Scraped caption text data:
▬▬▬▬▬▬

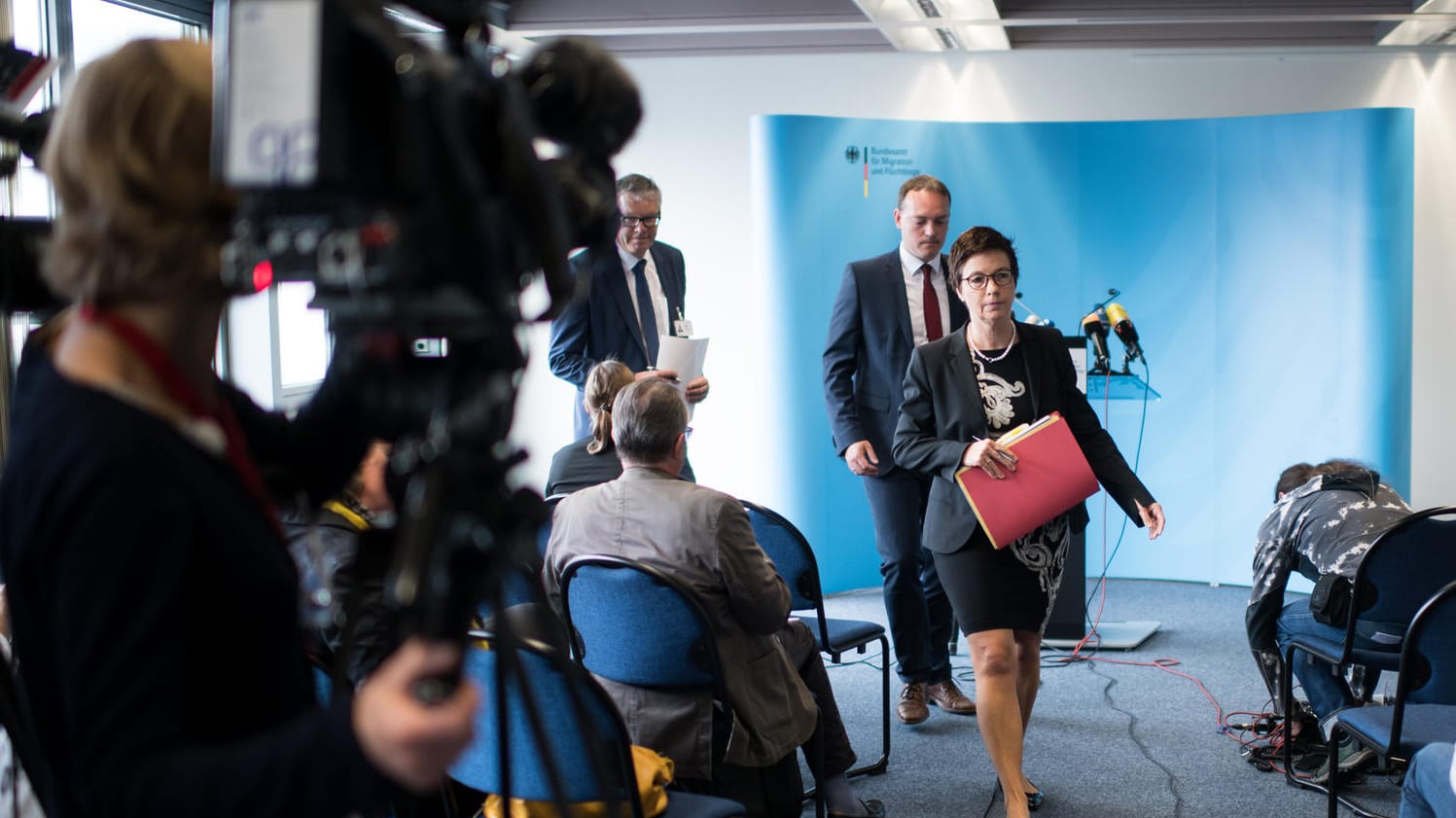 Bamf-Präsidentin Jutta Cordt (Mitte) verlässt eine Pressekonferenz zu den Vorgängen in der Bremer Bamf-Außenstelle (Archiv)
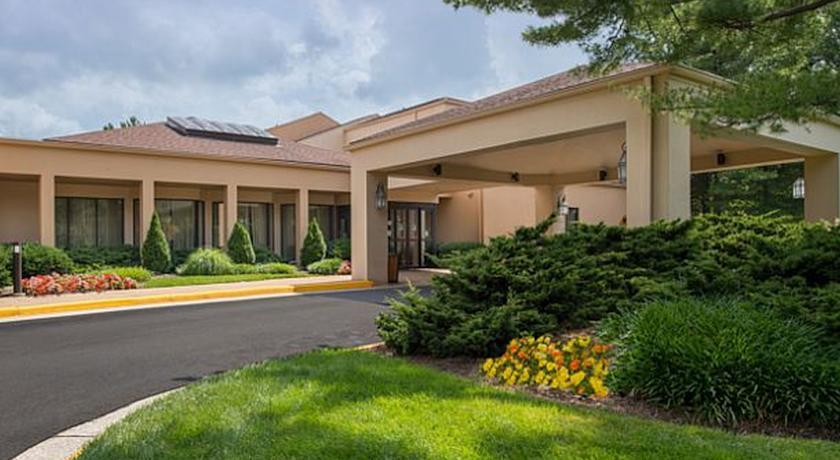 Отель Courtyard Herndon Reston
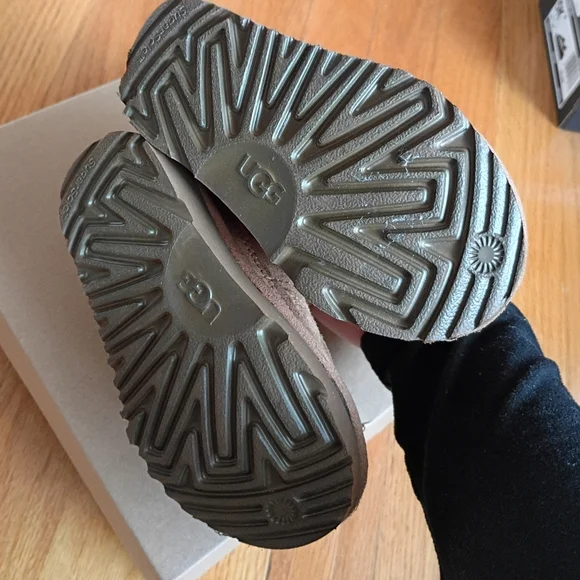 UGG Highland Hi Heritage sneaker size 7 New - Picture 6 of 8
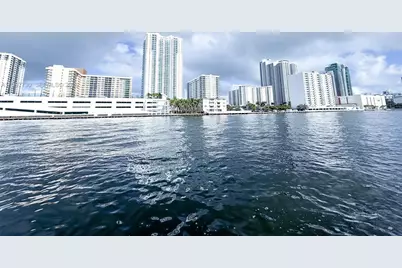 1000 Parkview Dr #531, Hallandale Beach, FL 33009 - Photo 35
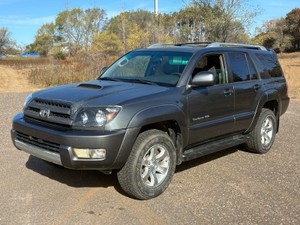 2005 TOYOTA 4RUNNER SR5  2 OWNER  110K MILES  (NO RESERVE)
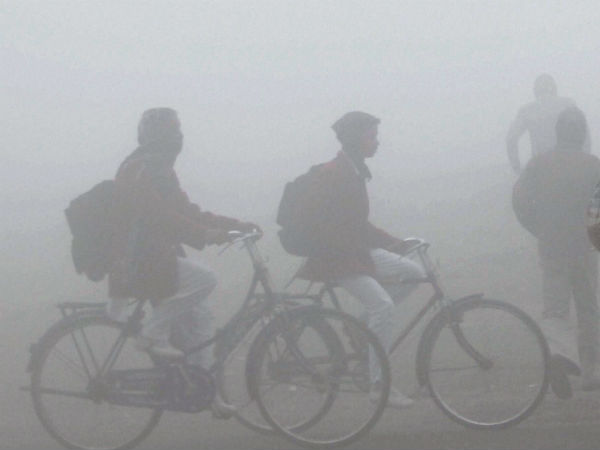 उप्र : कोहरे ने रोकी रेल, हवाई सेवाओं की रफ्तार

▬▬▬▬▬▬

### Exercise details:
The records above, minus their pictures, are to be returned verbatim.

### Completed task:
 Bamf-Präsidentin Jutta Cordt (Mitte) verlässt eine Pressekonferenz zu den Vorgängen in der Bremer Bamf-Außenstelle (Archiv)
 Отель Courtyard Herndon Reston
 UGG Highland Hi Heritage sneaker size 7 New - Picture 6 of 8
 1000 Parkview Dr #531, Hallandale Beach, FL 33009 - Photo 35
 2005 TOYOTA 4RUNNER SR5  2 OWNER  110K MILES  (NO RESERVE)
 उप्र : कोहरे ने रोकी रेल, हवाई सेवाओं की रफ्तार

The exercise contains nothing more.